Wall Street traders think a contested US presidential election is becoming less likely, as polls suggest Democratic candidate Joe Biden is increasing his lead over president Donald Trump.
Derivatives linked to volatility had jumped in recent weeks, after Trump claimed mail-in ballots were subject to fraud and refused to commit to a peaceful transfer of power. These futures contracts are tied to the VIX volatility index, sometimes called the “fear gauge,” and they allow traders to speculate on whether stock market price swings will increase or decrease.
Contracts that expire after election day on Nov. 3 showed the biggest increase, implying a bet that the election outcome might not be settled for weeks.
But a lot has happened lately. There are signs that voters were turned off by Trump’s performance in the first presidential debate, in which he sought to bulldoze his opponent by talking over him. Then came the outbreak of Covid-19 cases at the White House. The Biden campaign, meanwhile, got through yesterday’s vice presidential debate without self-inflicted wounds.
“There’s been some repricing post the first and vice-president debate,” Alberto Gallo, head of macro strategies at asset management company Algebris Investments, said of the decline in volatility derivatives.
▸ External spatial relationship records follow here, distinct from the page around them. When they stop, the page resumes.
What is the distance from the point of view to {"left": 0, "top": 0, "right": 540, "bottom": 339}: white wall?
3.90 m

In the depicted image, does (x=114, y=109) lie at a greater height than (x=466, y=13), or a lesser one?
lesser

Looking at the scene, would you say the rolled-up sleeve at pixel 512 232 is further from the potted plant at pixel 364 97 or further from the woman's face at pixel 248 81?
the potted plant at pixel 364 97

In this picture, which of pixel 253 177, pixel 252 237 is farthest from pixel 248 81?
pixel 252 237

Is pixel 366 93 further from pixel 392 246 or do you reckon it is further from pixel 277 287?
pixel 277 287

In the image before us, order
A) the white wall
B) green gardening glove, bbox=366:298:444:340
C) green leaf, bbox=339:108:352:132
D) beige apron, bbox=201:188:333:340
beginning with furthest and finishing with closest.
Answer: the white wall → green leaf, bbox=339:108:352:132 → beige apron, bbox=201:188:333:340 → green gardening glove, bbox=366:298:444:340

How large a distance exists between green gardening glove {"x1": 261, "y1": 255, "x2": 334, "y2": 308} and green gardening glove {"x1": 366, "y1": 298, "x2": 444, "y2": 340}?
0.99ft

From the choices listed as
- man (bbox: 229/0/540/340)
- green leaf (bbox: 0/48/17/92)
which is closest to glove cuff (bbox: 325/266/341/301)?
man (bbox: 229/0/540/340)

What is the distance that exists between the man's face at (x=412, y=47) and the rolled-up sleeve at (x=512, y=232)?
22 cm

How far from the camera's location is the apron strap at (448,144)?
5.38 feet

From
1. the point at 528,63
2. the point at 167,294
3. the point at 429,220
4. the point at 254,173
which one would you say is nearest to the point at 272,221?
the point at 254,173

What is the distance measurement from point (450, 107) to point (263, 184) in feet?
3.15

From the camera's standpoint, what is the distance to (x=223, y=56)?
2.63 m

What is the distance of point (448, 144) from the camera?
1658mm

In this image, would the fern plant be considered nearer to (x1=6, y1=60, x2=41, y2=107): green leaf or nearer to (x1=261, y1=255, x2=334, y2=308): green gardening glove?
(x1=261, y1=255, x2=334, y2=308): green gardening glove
Trump’s “not-so-great performance” has also had an impact, Gallo added.
An average of election polls compiled by FiveThirtyEight signal Biden’s lead has increased to 9.8 percentage points, up from 7.1 percentage points on Sept. 29. A poll by the New York Times and Siena College suggested that voters in Florida and Pennsylvania, two important swing states for the November election, disapproved of Trump’s bullying tone in the debate. A Biden victory by a larger margin could reduce the likelihood of a contested election, because there would be less to argue about in court.
The Nov. 3 vote is likely to be close in some key states, potentially leading to disputes, while mail-in ballot counts could delay the results. And traders are probably haunted by the memory of the 2016 presidential election, in which many investors were caught off guard by Trump’s victory.
But this time around, some analysts think traders have overcorrected when it comes to the risk of a contested vote. “Although we think that these probabilities now look too high, a contested election outcome is still a real risk and one that could have significant—albeit perhaps temporary—asset market impacts,” analysts at Goldman Sachs wrote in a note published Oct. 6. “Market pressure from an election delay should, in most circumstances, ultimately be a temporary phenomenon.”
This story has been corrected in the fifth paragraph to show that Algebris Investments is an asset manager, not a hedge fund.